A tribal night hunt for deer was authorized to begin in the ceded territory of northern Wisconsin 50 minutes after dusk last night. This is the first-ever hunt of its kind.
The state Department of Natural Resources and Department of Justice say this hunt is illegal and dangerous. But Great Lakes Indian Fish and Wildlife Commission spokeswoman Sue Erickson says they won’t wait for a federal court hearing to begin this night deer hunt.
Erickson says all tribal members issued hunting licenses have to be certified through marksmanship training. In fact, she thinks it’s ironic that the state has issued about 1000 wolf licenses that includes night hunting, while so far only 74 tribal members have qualified for deer licenses. She says the tribes believe this hunt will be safe.
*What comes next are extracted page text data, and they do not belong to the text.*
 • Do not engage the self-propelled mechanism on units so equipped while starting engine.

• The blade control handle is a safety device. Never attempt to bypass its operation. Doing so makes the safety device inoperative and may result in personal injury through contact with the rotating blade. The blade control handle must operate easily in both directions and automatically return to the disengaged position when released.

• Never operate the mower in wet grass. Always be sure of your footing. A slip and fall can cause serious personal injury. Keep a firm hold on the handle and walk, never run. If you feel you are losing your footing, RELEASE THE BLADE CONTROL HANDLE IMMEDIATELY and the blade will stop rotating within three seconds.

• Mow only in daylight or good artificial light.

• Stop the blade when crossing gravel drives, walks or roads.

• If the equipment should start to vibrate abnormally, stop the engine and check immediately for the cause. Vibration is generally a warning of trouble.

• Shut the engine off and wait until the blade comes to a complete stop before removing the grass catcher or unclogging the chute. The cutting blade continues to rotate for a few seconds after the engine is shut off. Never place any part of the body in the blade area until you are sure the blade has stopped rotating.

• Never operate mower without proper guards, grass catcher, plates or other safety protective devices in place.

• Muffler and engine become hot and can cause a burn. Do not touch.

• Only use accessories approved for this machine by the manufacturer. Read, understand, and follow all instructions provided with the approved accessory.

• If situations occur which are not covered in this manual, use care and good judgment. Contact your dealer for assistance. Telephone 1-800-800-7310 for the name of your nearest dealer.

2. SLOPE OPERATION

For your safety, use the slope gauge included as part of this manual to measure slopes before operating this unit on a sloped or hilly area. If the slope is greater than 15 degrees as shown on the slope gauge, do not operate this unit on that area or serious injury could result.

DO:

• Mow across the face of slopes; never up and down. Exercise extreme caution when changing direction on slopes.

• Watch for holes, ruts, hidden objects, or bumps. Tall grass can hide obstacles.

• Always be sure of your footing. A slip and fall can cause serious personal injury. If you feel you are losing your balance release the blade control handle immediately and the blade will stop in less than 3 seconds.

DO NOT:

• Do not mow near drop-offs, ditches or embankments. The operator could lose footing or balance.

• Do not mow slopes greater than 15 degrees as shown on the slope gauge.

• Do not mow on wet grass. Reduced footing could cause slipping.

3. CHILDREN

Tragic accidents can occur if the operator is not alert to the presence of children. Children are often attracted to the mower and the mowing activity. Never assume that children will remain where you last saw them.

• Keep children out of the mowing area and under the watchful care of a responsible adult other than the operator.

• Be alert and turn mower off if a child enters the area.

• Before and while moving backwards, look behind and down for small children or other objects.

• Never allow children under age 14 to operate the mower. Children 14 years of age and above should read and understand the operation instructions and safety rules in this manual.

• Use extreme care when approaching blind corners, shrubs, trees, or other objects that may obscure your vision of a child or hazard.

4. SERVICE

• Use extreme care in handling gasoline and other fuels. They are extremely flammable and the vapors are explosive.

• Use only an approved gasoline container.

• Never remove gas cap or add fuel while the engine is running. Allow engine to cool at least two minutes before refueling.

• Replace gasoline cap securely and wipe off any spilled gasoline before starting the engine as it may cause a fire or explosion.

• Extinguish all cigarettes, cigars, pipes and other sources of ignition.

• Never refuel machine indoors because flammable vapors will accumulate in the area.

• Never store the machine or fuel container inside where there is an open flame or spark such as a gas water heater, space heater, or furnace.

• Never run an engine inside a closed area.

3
“They do not think they are asking for anything unreasonable, have more or less just taken the path of let’s just quietly go about our business, get this done," she says. "We’ll jump through all the hoops required and have really tended to stay away from the media hoopla, which is not the course that the state has taken.”
But Erickson wants to make it clear, this is not deer shining, where lights are used to attract deer. But both state Attorney General J-B Van Hollen and DNR Secretary Cathy Stepp are calling this deer shining. Erickson says this is using lights to illuminate the target before shooting.
“Certainly of all people, they know the difference between general shining and illumination at the point of kill," she says. "So yeah, their choice of terminology there was inaccurate and I’m assuming deliberate.”
The Tribal night hunt will continue until the first Sunday in January, barring a federal court order.